Closed shippy closed 10 years ago
I did a bit of digging on the most recent finish_bootstrap
branch.
It seems that we're just ignoring the status controller in the logger? The status controller just returns 'Application is Running', so it's not super helpful: simply loading the front page of the application will have the same effect. Could you elaborate a bit more on the 'infamous health check'?
I think we should remove it for upgrading purposes: overrides of controllers are hard to maintain across different versions of software (devise is a possible exception, where you have to override it for your own functionality). r+
"Infamous health check" is the request every app on Yale servers receives every five seconds to verify that it's still up and running. It is infamous because a Reservation gem nearly crashed the entire Yale RubyFarm.
If that's what it does, then that just seems like a convenience, one that is easily emulated by some grep -v
on our log files.
I don't see any point in having a status controller at all - we have plenty of other ways of validating that the app is up and running, all of which are better than the status controller. And if all we're getting from the CustomLogger is silencing the status controller, then we should get rid of that too.
The Status controller gives a special /status page on the application.
The default F5 health check (the one that runs every five seconds and combined with MiniProfiler on Reservations DEV nearly caused an inodes overload and server trashing [irrecoverably corrupted filesystem]) is just an HTTP check for status 200, i.e., HTTP's "this page exists" message.
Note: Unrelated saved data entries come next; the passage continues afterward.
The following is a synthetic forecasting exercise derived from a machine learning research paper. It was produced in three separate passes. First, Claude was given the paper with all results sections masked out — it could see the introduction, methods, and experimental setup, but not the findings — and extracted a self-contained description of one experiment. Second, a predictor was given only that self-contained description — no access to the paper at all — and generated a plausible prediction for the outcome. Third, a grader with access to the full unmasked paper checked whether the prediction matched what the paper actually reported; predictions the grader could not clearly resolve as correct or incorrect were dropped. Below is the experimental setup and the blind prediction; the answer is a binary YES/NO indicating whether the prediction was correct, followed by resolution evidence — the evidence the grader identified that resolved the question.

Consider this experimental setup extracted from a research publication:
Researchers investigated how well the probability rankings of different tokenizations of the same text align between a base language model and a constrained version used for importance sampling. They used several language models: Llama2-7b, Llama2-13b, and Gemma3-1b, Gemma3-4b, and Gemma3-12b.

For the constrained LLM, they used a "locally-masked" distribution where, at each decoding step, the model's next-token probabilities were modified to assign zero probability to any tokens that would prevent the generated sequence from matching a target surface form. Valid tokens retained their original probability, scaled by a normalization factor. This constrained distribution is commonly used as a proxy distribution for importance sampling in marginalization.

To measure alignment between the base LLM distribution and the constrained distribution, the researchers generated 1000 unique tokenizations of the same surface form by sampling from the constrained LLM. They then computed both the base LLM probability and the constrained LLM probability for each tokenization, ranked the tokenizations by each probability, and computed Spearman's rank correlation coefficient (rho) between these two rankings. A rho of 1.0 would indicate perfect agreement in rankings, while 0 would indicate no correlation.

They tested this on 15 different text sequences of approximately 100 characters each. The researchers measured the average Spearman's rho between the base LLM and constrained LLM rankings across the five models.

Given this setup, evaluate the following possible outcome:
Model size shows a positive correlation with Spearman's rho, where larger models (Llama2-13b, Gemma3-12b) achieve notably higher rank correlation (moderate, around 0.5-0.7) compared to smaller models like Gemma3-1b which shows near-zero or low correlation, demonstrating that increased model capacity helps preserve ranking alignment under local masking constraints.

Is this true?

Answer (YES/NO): NO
We don't need to override this status check with a custom one (status 200 is fine), and the Rails log shouldn't be a problem in terms of inodes because it remains as one file and inodes imposes a limit of how many files can exist. Silencing the F5 health check in the Rails logs has the effect of making the DEV log easier to read (because there won't be a health status log every five seconds), but proper grepping can get around this without too much trouble.
Let me know if you have any more questions on the server side. :)
So does this mean that we can safely remove the CustomLogger & Status Controller?
CustomLogger
, definitely. StatusController
might be a good way to reduce the number of SQL queries per second, though?
It helps reduce SQL queries from the F5 health check, yea (no SQL query necessary to print a plaintext string), but SQL queries are nbd afaik. I wouldn't maintain code complexity to lighten SQL queries, since if the SQL queries are slow it's because Shifts is doing them wrong (just like with Reservations, as we discovered this past summer). :)
Huh, it turns out the F5 check is satisfied with a 302 redirect-to-CAS, so there's no SQL query nonsense at all! :D
@adambray replaced the Rails logger with CustomLogger in d62de0918ce085639ea002cb6040bb620e33a26c. Its code seems lifted verbatim from Dennis Reimann, and probably for similar purposes - maybe to make sure that the infamous health check doesn't clutter production logs?
Either way, the logger seems to confuse our better_errors gem and sits on top of the reported stack trace, which hinders development. I vote nix it, but would like to hear opinions (cc: @mnquintana, @dgoerger, @jasonkliu, @njlxyaoxinwei) before I do.